Громыхнул гром, но уже не было в нем прежней силы — истаяла, в землицу вся мощь ушла, осталось только воспоминание да ощущение настороженной смятенности, мудрой печали, обузы ненастья, изморенности. Берчанов поймал себя на том, что знакомо-сладкое томление подползает к горлу, от него становится тоскливо и уютно, тепло, как-то особо чисто, он улыбнулся кротко, стараясь понять, что же такое творится там, в глубине души, в жаркой ее теми, потайном и заветном, рождающем истому и нечто такое, с чем трудно бороться, покрутил головой, изгоняя из себя хмельную одурь, пробормотал:
— Вот что, Ирин... Прости меня. Насчет того, что одна нога здесь, а другая дома, не выходит пока. Вот какое дело...
Взглянул на телефон — Зиночки, секретарши, нет и никто уже больше не прорвется к нему из города. Если только по внутреннему, но внутренний — производственный и выхода в город не имеет. Он вздохнул, освобождаясь от слабости, придвинул скоросшиватели еще ближе, взялся за очередную бумагу. Простите, товарищ женушка, дорогой человек, но... Пока он не перелопатит всю эту чертову гору, никуда не уйдет.
Блеклый, немощный свет пробрался в кабинет из распахнутого окна, замер, будто хотел согреться, высветил Берчанова, его гнутую колесом спину, затылок с отросшими лохмушками волос, попробовал было заиграть с ним, но главный инженер не обратил на эту милую шалость внимания — он погрузился в работу с головой, он как в воду вошел, и ничто, кроме работы, для него сейчас не существовало.

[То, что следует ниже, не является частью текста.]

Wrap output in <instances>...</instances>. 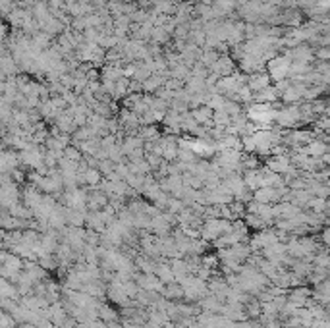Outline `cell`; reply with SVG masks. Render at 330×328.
I'll return each instance as SVG.
<instances>
[{"instance_id":"1","label":"cell","mask_w":330,"mask_h":328,"mask_svg":"<svg viewBox=\"0 0 330 328\" xmlns=\"http://www.w3.org/2000/svg\"><path fill=\"white\" fill-rule=\"evenodd\" d=\"M290 64H291V60L288 56L278 54L264 64V72L268 74V78L272 80V83H276V82H280V80H286V78H288Z\"/></svg>"},{"instance_id":"2","label":"cell","mask_w":330,"mask_h":328,"mask_svg":"<svg viewBox=\"0 0 330 328\" xmlns=\"http://www.w3.org/2000/svg\"><path fill=\"white\" fill-rule=\"evenodd\" d=\"M182 292H184L185 301H199L201 298H205L209 294L207 282L199 280L197 276H189L184 284H182Z\"/></svg>"},{"instance_id":"3","label":"cell","mask_w":330,"mask_h":328,"mask_svg":"<svg viewBox=\"0 0 330 328\" xmlns=\"http://www.w3.org/2000/svg\"><path fill=\"white\" fill-rule=\"evenodd\" d=\"M236 70H238V66H236V62H234L232 56L220 54L218 56V60L212 64L211 68H209V72H211V74H216L218 78H226V76H232Z\"/></svg>"},{"instance_id":"4","label":"cell","mask_w":330,"mask_h":328,"mask_svg":"<svg viewBox=\"0 0 330 328\" xmlns=\"http://www.w3.org/2000/svg\"><path fill=\"white\" fill-rule=\"evenodd\" d=\"M247 87L251 89V93L255 95V93H259V91H263V89H266L268 85H272V80L268 78V74L266 72H253V74H249L247 76V83H245Z\"/></svg>"},{"instance_id":"5","label":"cell","mask_w":330,"mask_h":328,"mask_svg":"<svg viewBox=\"0 0 330 328\" xmlns=\"http://www.w3.org/2000/svg\"><path fill=\"white\" fill-rule=\"evenodd\" d=\"M263 166L266 170H270V172L282 176V174L291 166V162H290V156H288V154H280V156H268V158H264Z\"/></svg>"},{"instance_id":"6","label":"cell","mask_w":330,"mask_h":328,"mask_svg":"<svg viewBox=\"0 0 330 328\" xmlns=\"http://www.w3.org/2000/svg\"><path fill=\"white\" fill-rule=\"evenodd\" d=\"M253 201L257 203H266V205H274V203H280L276 195V188H259L253 192Z\"/></svg>"},{"instance_id":"7","label":"cell","mask_w":330,"mask_h":328,"mask_svg":"<svg viewBox=\"0 0 330 328\" xmlns=\"http://www.w3.org/2000/svg\"><path fill=\"white\" fill-rule=\"evenodd\" d=\"M189 114H191V118L195 120L197 126H205V128H211L212 122V110L207 106V104H203V106H199V108H193L189 110Z\"/></svg>"},{"instance_id":"8","label":"cell","mask_w":330,"mask_h":328,"mask_svg":"<svg viewBox=\"0 0 330 328\" xmlns=\"http://www.w3.org/2000/svg\"><path fill=\"white\" fill-rule=\"evenodd\" d=\"M85 226L97 234H103L106 230V224L101 218V210H87L85 214Z\"/></svg>"},{"instance_id":"9","label":"cell","mask_w":330,"mask_h":328,"mask_svg":"<svg viewBox=\"0 0 330 328\" xmlns=\"http://www.w3.org/2000/svg\"><path fill=\"white\" fill-rule=\"evenodd\" d=\"M164 78H160V76H157V74H153L149 80H145V82L141 83V91L145 93V95H155L159 89H162L164 87Z\"/></svg>"},{"instance_id":"10","label":"cell","mask_w":330,"mask_h":328,"mask_svg":"<svg viewBox=\"0 0 330 328\" xmlns=\"http://www.w3.org/2000/svg\"><path fill=\"white\" fill-rule=\"evenodd\" d=\"M303 150H305V154H309V156H315V158H318L320 154L328 152L330 147H328V143H322L320 139H313V141H309L307 145H303Z\"/></svg>"},{"instance_id":"11","label":"cell","mask_w":330,"mask_h":328,"mask_svg":"<svg viewBox=\"0 0 330 328\" xmlns=\"http://www.w3.org/2000/svg\"><path fill=\"white\" fill-rule=\"evenodd\" d=\"M276 100H280V95L274 89V85H268L266 89L253 95V102H276Z\"/></svg>"},{"instance_id":"12","label":"cell","mask_w":330,"mask_h":328,"mask_svg":"<svg viewBox=\"0 0 330 328\" xmlns=\"http://www.w3.org/2000/svg\"><path fill=\"white\" fill-rule=\"evenodd\" d=\"M153 274L159 278L162 284H172V282H174V272H172L168 260H164V262H159V264L155 266V272H153Z\"/></svg>"},{"instance_id":"13","label":"cell","mask_w":330,"mask_h":328,"mask_svg":"<svg viewBox=\"0 0 330 328\" xmlns=\"http://www.w3.org/2000/svg\"><path fill=\"white\" fill-rule=\"evenodd\" d=\"M164 300H170V301H182L184 300V292H182V286L172 282V284H164V290L160 294Z\"/></svg>"},{"instance_id":"14","label":"cell","mask_w":330,"mask_h":328,"mask_svg":"<svg viewBox=\"0 0 330 328\" xmlns=\"http://www.w3.org/2000/svg\"><path fill=\"white\" fill-rule=\"evenodd\" d=\"M241 178H243V184H245V188H247L249 192H255V190H259V180H261V168H259V170H243Z\"/></svg>"},{"instance_id":"15","label":"cell","mask_w":330,"mask_h":328,"mask_svg":"<svg viewBox=\"0 0 330 328\" xmlns=\"http://www.w3.org/2000/svg\"><path fill=\"white\" fill-rule=\"evenodd\" d=\"M137 136L141 137L143 141H159L162 132H160V128L157 124H153V126H141L139 132H137Z\"/></svg>"},{"instance_id":"16","label":"cell","mask_w":330,"mask_h":328,"mask_svg":"<svg viewBox=\"0 0 330 328\" xmlns=\"http://www.w3.org/2000/svg\"><path fill=\"white\" fill-rule=\"evenodd\" d=\"M99 318L105 320V322L120 320V313L118 309H114V305H110V303H99Z\"/></svg>"},{"instance_id":"17","label":"cell","mask_w":330,"mask_h":328,"mask_svg":"<svg viewBox=\"0 0 330 328\" xmlns=\"http://www.w3.org/2000/svg\"><path fill=\"white\" fill-rule=\"evenodd\" d=\"M81 178H83V184H85L87 188H99V184H101V180H103V174H101L97 168H87V170L81 174Z\"/></svg>"},{"instance_id":"18","label":"cell","mask_w":330,"mask_h":328,"mask_svg":"<svg viewBox=\"0 0 330 328\" xmlns=\"http://www.w3.org/2000/svg\"><path fill=\"white\" fill-rule=\"evenodd\" d=\"M184 89L189 95H197V93H205V91H207V85H205V80H199V78H193V76H191V78L184 83Z\"/></svg>"},{"instance_id":"19","label":"cell","mask_w":330,"mask_h":328,"mask_svg":"<svg viewBox=\"0 0 330 328\" xmlns=\"http://www.w3.org/2000/svg\"><path fill=\"white\" fill-rule=\"evenodd\" d=\"M172 37L164 31L162 28H153L151 31V37H149V42H155V44H160L162 48L166 46V44H170Z\"/></svg>"},{"instance_id":"20","label":"cell","mask_w":330,"mask_h":328,"mask_svg":"<svg viewBox=\"0 0 330 328\" xmlns=\"http://www.w3.org/2000/svg\"><path fill=\"white\" fill-rule=\"evenodd\" d=\"M307 210L311 212H326L328 214V199H322V197H311L305 205Z\"/></svg>"},{"instance_id":"21","label":"cell","mask_w":330,"mask_h":328,"mask_svg":"<svg viewBox=\"0 0 330 328\" xmlns=\"http://www.w3.org/2000/svg\"><path fill=\"white\" fill-rule=\"evenodd\" d=\"M128 168L132 174H139V176H147V174H153L151 172V166L147 164L145 158H137V160H128Z\"/></svg>"},{"instance_id":"22","label":"cell","mask_w":330,"mask_h":328,"mask_svg":"<svg viewBox=\"0 0 330 328\" xmlns=\"http://www.w3.org/2000/svg\"><path fill=\"white\" fill-rule=\"evenodd\" d=\"M243 222H245V226L249 228V230H253V232H259V230H264L268 224L264 222L263 218H259L257 214H249V212H245V216H243Z\"/></svg>"},{"instance_id":"23","label":"cell","mask_w":330,"mask_h":328,"mask_svg":"<svg viewBox=\"0 0 330 328\" xmlns=\"http://www.w3.org/2000/svg\"><path fill=\"white\" fill-rule=\"evenodd\" d=\"M311 108H313L315 118H317V116H322V114L328 116V100H326V96H318L315 100H311Z\"/></svg>"},{"instance_id":"24","label":"cell","mask_w":330,"mask_h":328,"mask_svg":"<svg viewBox=\"0 0 330 328\" xmlns=\"http://www.w3.org/2000/svg\"><path fill=\"white\" fill-rule=\"evenodd\" d=\"M170 78H174V80H180V82L185 83L189 78H191V72H189V68L184 66V64H178V66H174V68L170 70Z\"/></svg>"},{"instance_id":"25","label":"cell","mask_w":330,"mask_h":328,"mask_svg":"<svg viewBox=\"0 0 330 328\" xmlns=\"http://www.w3.org/2000/svg\"><path fill=\"white\" fill-rule=\"evenodd\" d=\"M230 120H232V116H228L224 110L212 112L211 122H212V126H216V128H226V126H230Z\"/></svg>"},{"instance_id":"26","label":"cell","mask_w":330,"mask_h":328,"mask_svg":"<svg viewBox=\"0 0 330 328\" xmlns=\"http://www.w3.org/2000/svg\"><path fill=\"white\" fill-rule=\"evenodd\" d=\"M226 100H228V98L222 95H209V98H207V106H209L212 112H216V110H224Z\"/></svg>"},{"instance_id":"27","label":"cell","mask_w":330,"mask_h":328,"mask_svg":"<svg viewBox=\"0 0 330 328\" xmlns=\"http://www.w3.org/2000/svg\"><path fill=\"white\" fill-rule=\"evenodd\" d=\"M218 264H220V260L216 257V253H203L201 255V266H207V268H218Z\"/></svg>"},{"instance_id":"28","label":"cell","mask_w":330,"mask_h":328,"mask_svg":"<svg viewBox=\"0 0 330 328\" xmlns=\"http://www.w3.org/2000/svg\"><path fill=\"white\" fill-rule=\"evenodd\" d=\"M64 158L72 160V162H81L83 160V152L78 147H74V145H68L64 149Z\"/></svg>"},{"instance_id":"29","label":"cell","mask_w":330,"mask_h":328,"mask_svg":"<svg viewBox=\"0 0 330 328\" xmlns=\"http://www.w3.org/2000/svg\"><path fill=\"white\" fill-rule=\"evenodd\" d=\"M185 208V205L182 203V199H176V197H168V203H166V212H172V214H178V212H182Z\"/></svg>"},{"instance_id":"30","label":"cell","mask_w":330,"mask_h":328,"mask_svg":"<svg viewBox=\"0 0 330 328\" xmlns=\"http://www.w3.org/2000/svg\"><path fill=\"white\" fill-rule=\"evenodd\" d=\"M114 166H116V164L112 162V160L105 158V160H99V164H97V170L103 174V178H106V176H110V174L114 172Z\"/></svg>"},{"instance_id":"31","label":"cell","mask_w":330,"mask_h":328,"mask_svg":"<svg viewBox=\"0 0 330 328\" xmlns=\"http://www.w3.org/2000/svg\"><path fill=\"white\" fill-rule=\"evenodd\" d=\"M228 206H230V212H232V218L234 220L243 218V216H245V205H241V203H238V201H232Z\"/></svg>"},{"instance_id":"32","label":"cell","mask_w":330,"mask_h":328,"mask_svg":"<svg viewBox=\"0 0 330 328\" xmlns=\"http://www.w3.org/2000/svg\"><path fill=\"white\" fill-rule=\"evenodd\" d=\"M313 56H315V62H328L330 60V48L328 46H318V48H313Z\"/></svg>"},{"instance_id":"33","label":"cell","mask_w":330,"mask_h":328,"mask_svg":"<svg viewBox=\"0 0 330 328\" xmlns=\"http://www.w3.org/2000/svg\"><path fill=\"white\" fill-rule=\"evenodd\" d=\"M99 242H101V234H97L95 230H89V228H85V246L97 247V246H99Z\"/></svg>"},{"instance_id":"34","label":"cell","mask_w":330,"mask_h":328,"mask_svg":"<svg viewBox=\"0 0 330 328\" xmlns=\"http://www.w3.org/2000/svg\"><path fill=\"white\" fill-rule=\"evenodd\" d=\"M16 326V320H14V316L8 311H4V309H0V328H14Z\"/></svg>"},{"instance_id":"35","label":"cell","mask_w":330,"mask_h":328,"mask_svg":"<svg viewBox=\"0 0 330 328\" xmlns=\"http://www.w3.org/2000/svg\"><path fill=\"white\" fill-rule=\"evenodd\" d=\"M130 20H132V24H143V22L149 20V10H145V8H137V10L130 16Z\"/></svg>"},{"instance_id":"36","label":"cell","mask_w":330,"mask_h":328,"mask_svg":"<svg viewBox=\"0 0 330 328\" xmlns=\"http://www.w3.org/2000/svg\"><path fill=\"white\" fill-rule=\"evenodd\" d=\"M195 160H197V156H195L193 150H185V149L178 150V162H195Z\"/></svg>"},{"instance_id":"37","label":"cell","mask_w":330,"mask_h":328,"mask_svg":"<svg viewBox=\"0 0 330 328\" xmlns=\"http://www.w3.org/2000/svg\"><path fill=\"white\" fill-rule=\"evenodd\" d=\"M224 112L228 114V116H236V114H239V112H243V106H241L239 102H234V100H226Z\"/></svg>"},{"instance_id":"38","label":"cell","mask_w":330,"mask_h":328,"mask_svg":"<svg viewBox=\"0 0 330 328\" xmlns=\"http://www.w3.org/2000/svg\"><path fill=\"white\" fill-rule=\"evenodd\" d=\"M143 158H145L147 164L151 166V172H155V170L160 166V162H162V158L157 156V154H153V152H145V156H143Z\"/></svg>"},{"instance_id":"39","label":"cell","mask_w":330,"mask_h":328,"mask_svg":"<svg viewBox=\"0 0 330 328\" xmlns=\"http://www.w3.org/2000/svg\"><path fill=\"white\" fill-rule=\"evenodd\" d=\"M184 87V82H180V80H174V78H170V80H166L164 82V89H168V91H180Z\"/></svg>"},{"instance_id":"40","label":"cell","mask_w":330,"mask_h":328,"mask_svg":"<svg viewBox=\"0 0 330 328\" xmlns=\"http://www.w3.org/2000/svg\"><path fill=\"white\" fill-rule=\"evenodd\" d=\"M83 37H85V41L97 42V41H99V37H101V33H99V29L87 28L85 31H83Z\"/></svg>"},{"instance_id":"41","label":"cell","mask_w":330,"mask_h":328,"mask_svg":"<svg viewBox=\"0 0 330 328\" xmlns=\"http://www.w3.org/2000/svg\"><path fill=\"white\" fill-rule=\"evenodd\" d=\"M118 141H116V136H112V134H106L105 137H101V147L103 149H110V147H114Z\"/></svg>"},{"instance_id":"42","label":"cell","mask_w":330,"mask_h":328,"mask_svg":"<svg viewBox=\"0 0 330 328\" xmlns=\"http://www.w3.org/2000/svg\"><path fill=\"white\" fill-rule=\"evenodd\" d=\"M114 172L118 174L120 178L124 180L128 174H130V168H128V162H118L116 166H114Z\"/></svg>"},{"instance_id":"43","label":"cell","mask_w":330,"mask_h":328,"mask_svg":"<svg viewBox=\"0 0 330 328\" xmlns=\"http://www.w3.org/2000/svg\"><path fill=\"white\" fill-rule=\"evenodd\" d=\"M153 124H157V122H155V118H153V112H151V110L145 112L143 116H139V128H141V126H153Z\"/></svg>"},{"instance_id":"44","label":"cell","mask_w":330,"mask_h":328,"mask_svg":"<svg viewBox=\"0 0 330 328\" xmlns=\"http://www.w3.org/2000/svg\"><path fill=\"white\" fill-rule=\"evenodd\" d=\"M74 126L76 128L87 126V114H74Z\"/></svg>"},{"instance_id":"45","label":"cell","mask_w":330,"mask_h":328,"mask_svg":"<svg viewBox=\"0 0 330 328\" xmlns=\"http://www.w3.org/2000/svg\"><path fill=\"white\" fill-rule=\"evenodd\" d=\"M130 93H143V91H141V83L130 80V85H128V95H130Z\"/></svg>"},{"instance_id":"46","label":"cell","mask_w":330,"mask_h":328,"mask_svg":"<svg viewBox=\"0 0 330 328\" xmlns=\"http://www.w3.org/2000/svg\"><path fill=\"white\" fill-rule=\"evenodd\" d=\"M320 242H322V246L324 247H328L330 238H328V228H326V226H322V228H320Z\"/></svg>"},{"instance_id":"47","label":"cell","mask_w":330,"mask_h":328,"mask_svg":"<svg viewBox=\"0 0 330 328\" xmlns=\"http://www.w3.org/2000/svg\"><path fill=\"white\" fill-rule=\"evenodd\" d=\"M87 326L89 328H106V322L101 320V318H93V320H87Z\"/></svg>"},{"instance_id":"48","label":"cell","mask_w":330,"mask_h":328,"mask_svg":"<svg viewBox=\"0 0 330 328\" xmlns=\"http://www.w3.org/2000/svg\"><path fill=\"white\" fill-rule=\"evenodd\" d=\"M180 2H185V4H197V0H180Z\"/></svg>"},{"instance_id":"49","label":"cell","mask_w":330,"mask_h":328,"mask_svg":"<svg viewBox=\"0 0 330 328\" xmlns=\"http://www.w3.org/2000/svg\"><path fill=\"white\" fill-rule=\"evenodd\" d=\"M197 2H207V4H211L212 0H197Z\"/></svg>"},{"instance_id":"50","label":"cell","mask_w":330,"mask_h":328,"mask_svg":"<svg viewBox=\"0 0 330 328\" xmlns=\"http://www.w3.org/2000/svg\"><path fill=\"white\" fill-rule=\"evenodd\" d=\"M2 150H4V145H2V141H0V152H2Z\"/></svg>"}]
</instances>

Даже жизнь текла в эти минуты за пределами его сознания, вне его. И это было естественно, это было рождено самой жизнью, ее вековечным движением.
После дождя в эту летнюю пору на свидание к людям всегда спешит солнце: надо же взбодрить народ, обсушить природу, вылизать землю теплым своим языком, помочь распрямиться травам, обласкать зверушек, крылатых и бескрылых насекомых, справить вековечную свою службу. Выглянуло солнце и сейчас, но Берчанов и его не заметил — не до того было, не среагировал он. А вот на грузный, сильный шаг, раздавшийся в приемной, голову поднял — что-то забытое, давнее, трогательное, как позыв детства, почудилось ему. И он встревоженно, отгоняя красноватый прилипчивый туман от глаз, вскинулся, словно на охоте, потянул ноздрями воздух. Ощутил совершенно неожиданно запах талого, пропитанного весенним соком снега, травяной прели, лопающихся почек, горького, настоянного на прошлогодней полыни ветра, и у него чем-то туго и сильно перетянуло сердце, будто кто поймал его корявой мозолистой ладонью и сдавил, словно воробья.
Открылась дверь, и на порог взгромоздился Берчанов-старший, в шелковой, струистой, как речная вода, тенниске, обтягивающей литую чугунную грудь, с плащом-брезентовиком, переброшенным через руку. Лицо костистое, утяжеленное книзу, с неровно обритым срезом челюсти — торопился, видно, батя, небрежным на бритье под старость стал, под скулами — запады, втянулась кожа вовнутрь, собралась в морщинистую плетенку, из-под бровей черные бусины блестят («утячьи у меня глаза, ей-богу, — сказал как-то отец, изумленно глядя на себя в зеркало, — сколько утей я ни бил, каждый раз мне одни черноглазики попадались, и каждый раз жалко их становилось, а заодно и собственную особу — ровно в себя стрелял, вот ведь как»). Уловил главный инженер в блеске бусин недоброту, озабоченность, подумал: зачем же это отец пожаловал? Случилось что?